週刊『前進』02頁(2850号02面05)(2017/06/09)


焦点
 統幕長・河野が改憲賛成の暴言
 朝鮮戦争・9条破壊狙う安倍


 防衛省制服組のトップにあたる統合幕僚長・河野克俊は5月23日、外国特派員協会で行われた記者会見の場で、安倍が憲法9条に自衛隊を明記する改憲案を新たに提起したことについて、「憲法は非常に高度な政治問題なので統幕長の立場で申し上げるのは適当ではないが、一自衛官としては自衛隊の根拠規定が憲法に明記されれば非常にありがたい」と発言した。
 直後の記者会見でこの件を問われた官房長官・菅義偉は、「(河野統幕長の発言は)あくまでも個人の見解」などと弁解し、自衛隊員の政治的行為を制限した法令には違反しないと主張した。過去には、自衛隊員が憲法9条を擁護する立場から反戦を訴えただけで懲戒処分を受けた例が多々あるにもかかわらず、公然と改憲をあおった河野は何の責任も問われないというのだ。しかも河野は単なる個人でも「一自衛官」でもなく、陸海空の自衛隊を統括する現職の統幕長である。その河野が「憲法は高度な政治問題」であると百も承知していながら、安倍改憲案への賛意・謝意をあえて表明したのである。
 この河野に対し、防衛省は28日、任期の再延長という異例の措置(統幕長の任期が二度延長されるのは初めて)を発令した。一連の動きは安倍・官邸と自衛隊中枢が一体となったクーデター的暴挙であり、断じて許すことはできない。
●安倍改憲案の正体
 こうした動きが出てくる背景には、今や米帝トランプ政権が朝鮮侵略戦争に向かって一気に前のめりになっているにもかかわらず、安倍や自衛隊幹部らが狙う9条改憲が思うように進まないことへの激しい焦りといら立ちがある。とりわけ「国鉄分割・民営化で労働運動をつぶして改憲をやる」と主張した1980年代の中曽根政権から30年もの攻防を経て、なおも国鉄闘争と階級的労働運動が安倍の前に立ちはだかり、戦争・改憲への道を断固として阻んでいる。9条を含む現行憲法が施行70年を経て一言一句たりとも手をつけられていないのは、この階級的力関係の反映である。
 だからこそ安倍は「9条1項、2項を残して自衛隊を書き込む」という極めてペテン的なやり方に出たのだ。
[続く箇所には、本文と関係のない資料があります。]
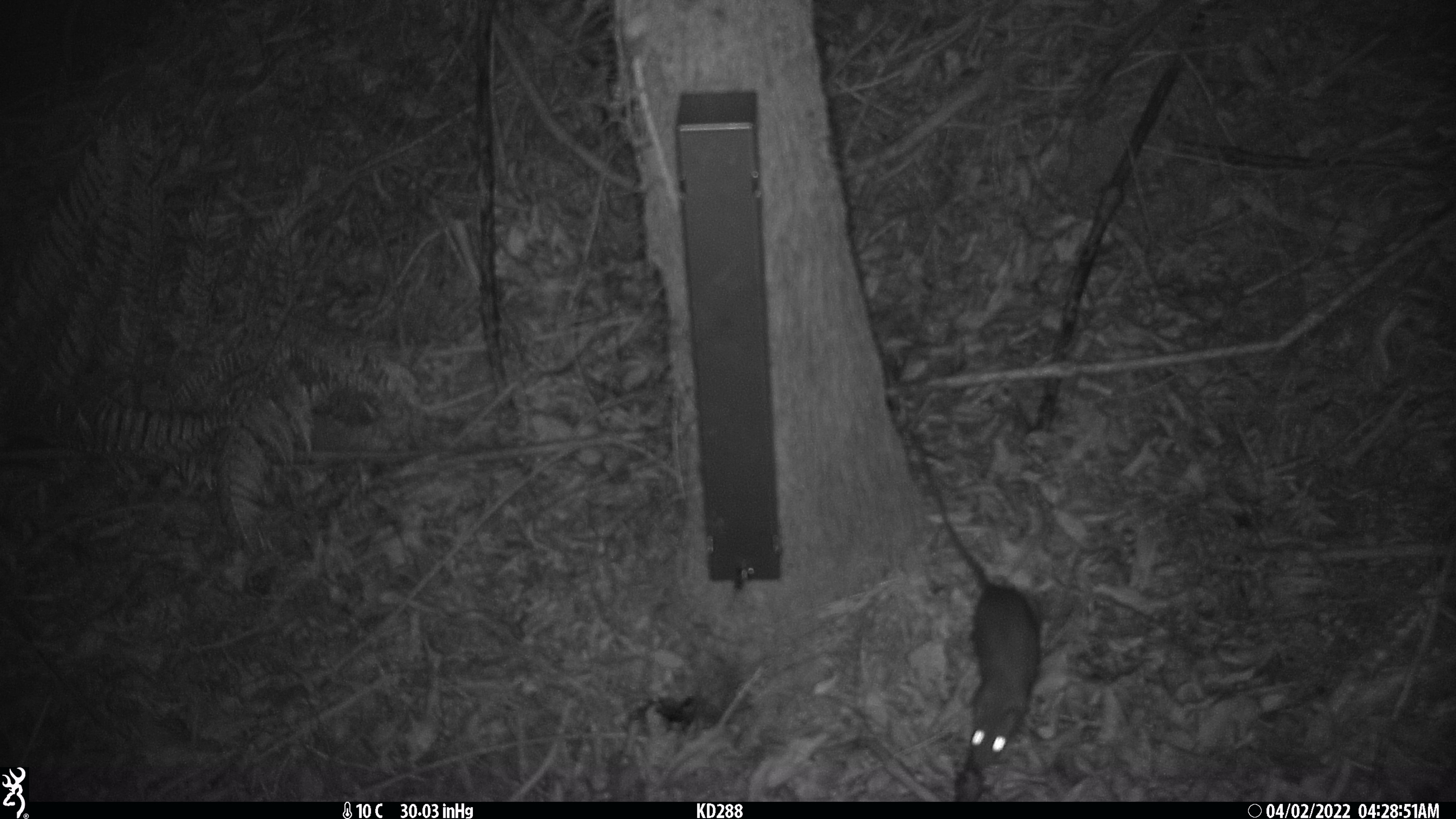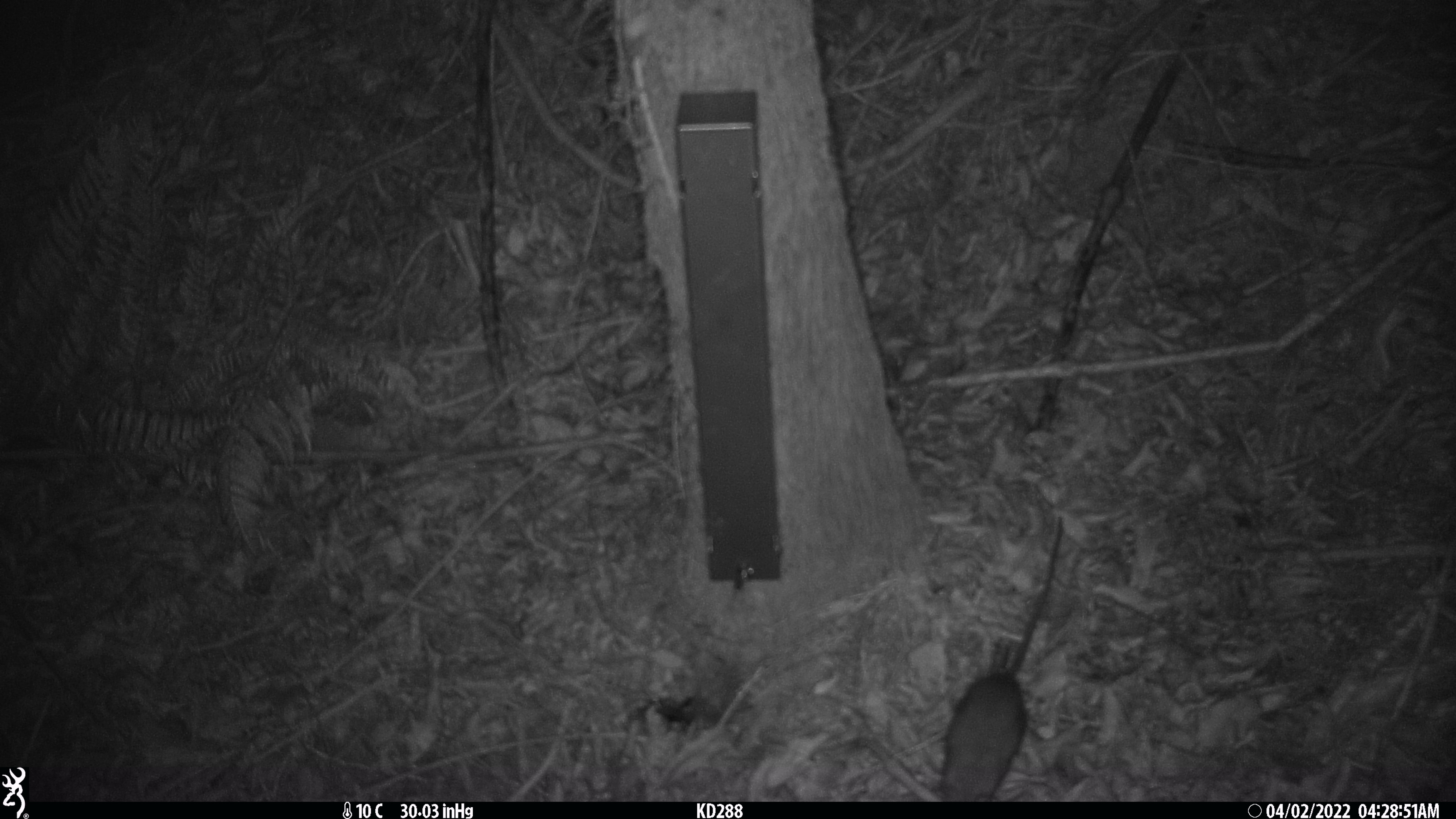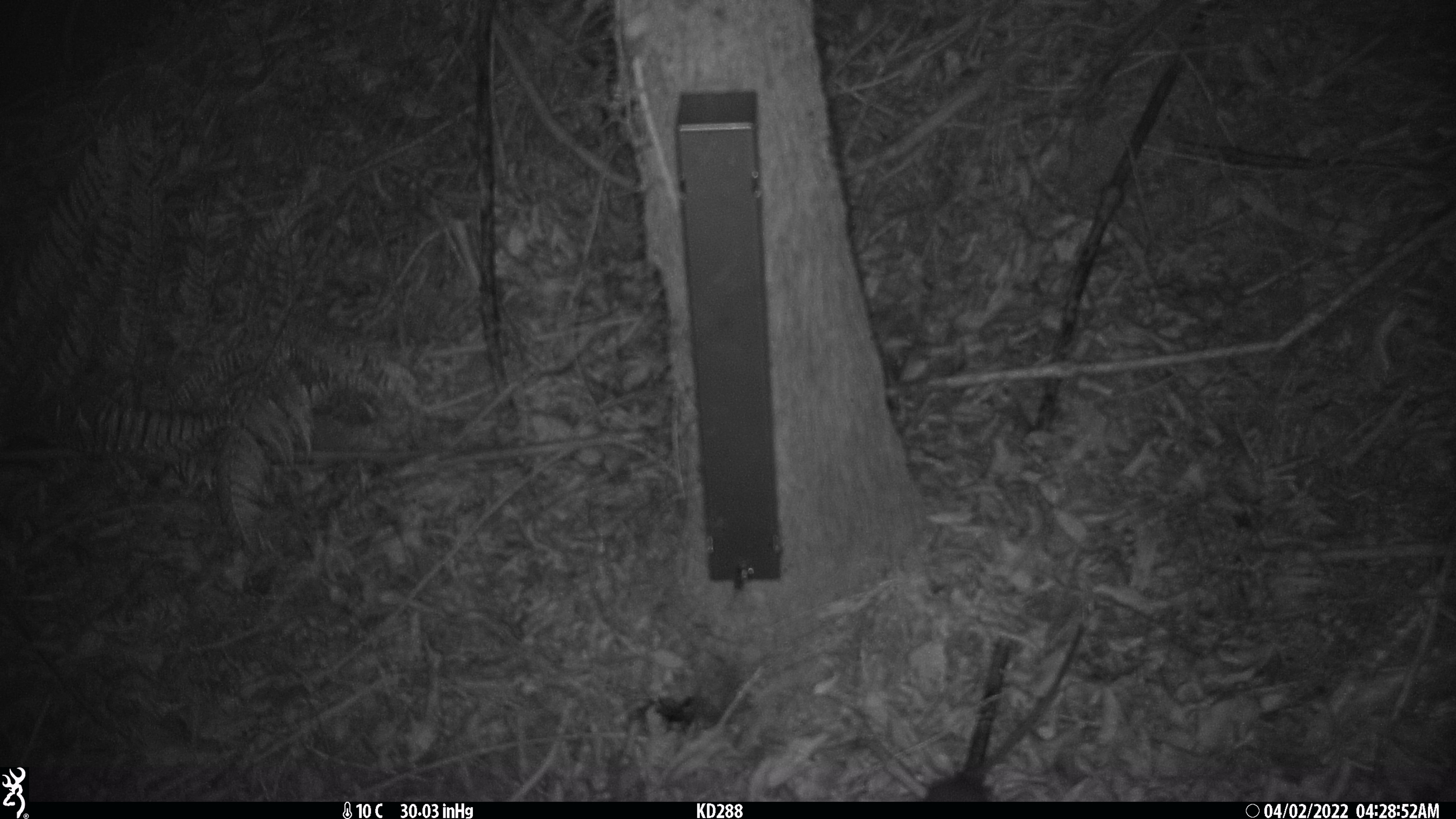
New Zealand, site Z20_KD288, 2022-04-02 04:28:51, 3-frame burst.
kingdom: Animalia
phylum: Chordata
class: Mammalia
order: Rodentia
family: Muridae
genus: Rattus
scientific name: Rattus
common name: rat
これを一部のメディアなどは、自民党改憲草案からの後退であるかのように報じているが、そうではない。
 1項、2項を残した上で自衛隊を明記するということは、「陸海空軍その他の戦力は保持しない」「国の交戦権は認めない」とした9条2項を完全に空文化することを意味する。すでに世界有数の軍事力を持ち、米軍と一体化して日常的に共同訓練を行い、独自の敵基地攻撃能力の保有まで検討されている自衛隊が、9条2項で言う「陸海空の戦力」に相当しないということになるからだ。そればかりか、このような自衛隊の保持が憲法上の義務となり、従来の「GDP(国内総生産)1%以内」などの枠に縛られない巨額の軍事予算を投入することも憲法上の要請になる。逆に自衛隊の軍備や任務拡大に反対することが「憲法違反」になるのだ。
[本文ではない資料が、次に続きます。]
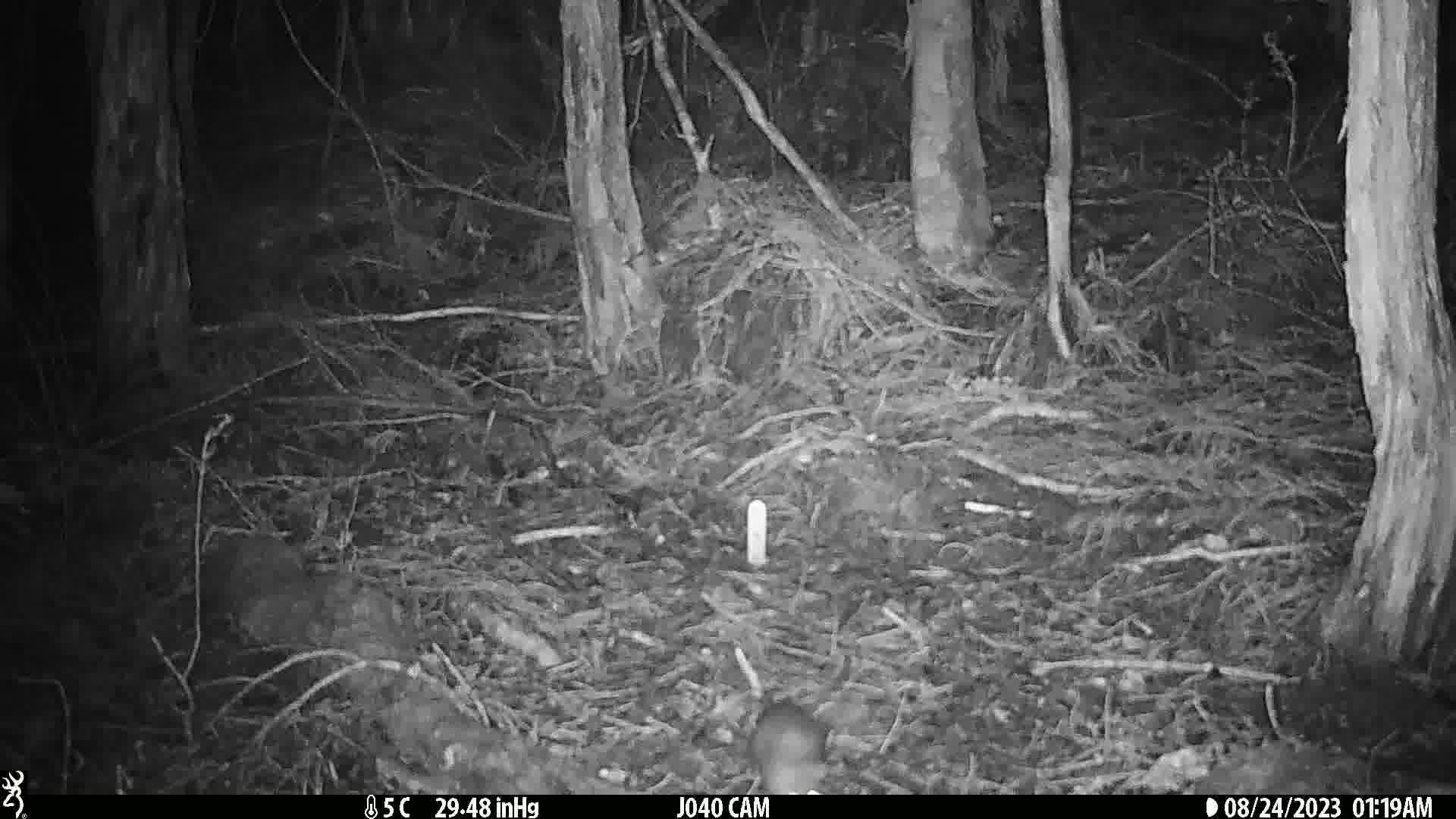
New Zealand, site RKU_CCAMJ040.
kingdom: Animalia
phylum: Chordata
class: Mammalia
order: Rodentia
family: Muridae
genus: Rattus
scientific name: Rattus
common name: rat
Rat (Rattus).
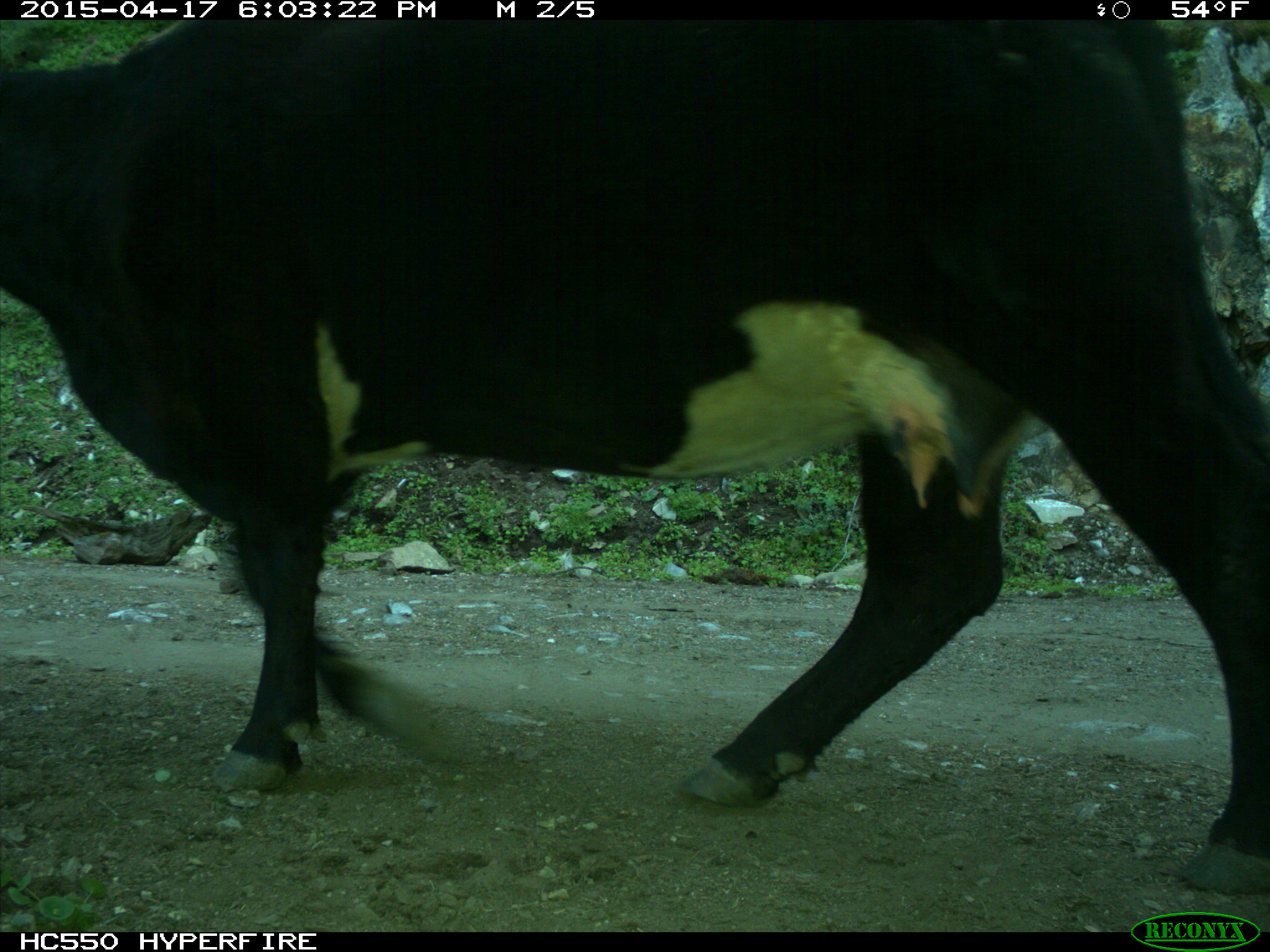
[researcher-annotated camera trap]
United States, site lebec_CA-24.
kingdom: Animalia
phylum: Chordata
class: Mammalia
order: Artiodactyla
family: Bovidae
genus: Bos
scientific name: Bos taurus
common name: domestic cow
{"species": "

 そして自衛隊が9条2項の言う「戦力」でない以上、実際に戦争行為を行ったとしても、それは1項が禁じる「国権の発動たる戦争」でも「武力による威嚇または武力の行使」でもないことになる。まさに憲法9条が「戦争放棄」の条項から、戦争発動の条項へと180度その性格を変えることになるのだ。
 河野の発言は、こうした安倍改憲案の悪らつな正体を熟知した上で、朝鮮侵略戦争への参戦を狙う安倍と完全に一体化して出されたものだ。労働組合を先頭に朝鮮戦争絶対阻止の階級的大反撃をたたきつけ、改憲を狙う安倍を打倒しよう。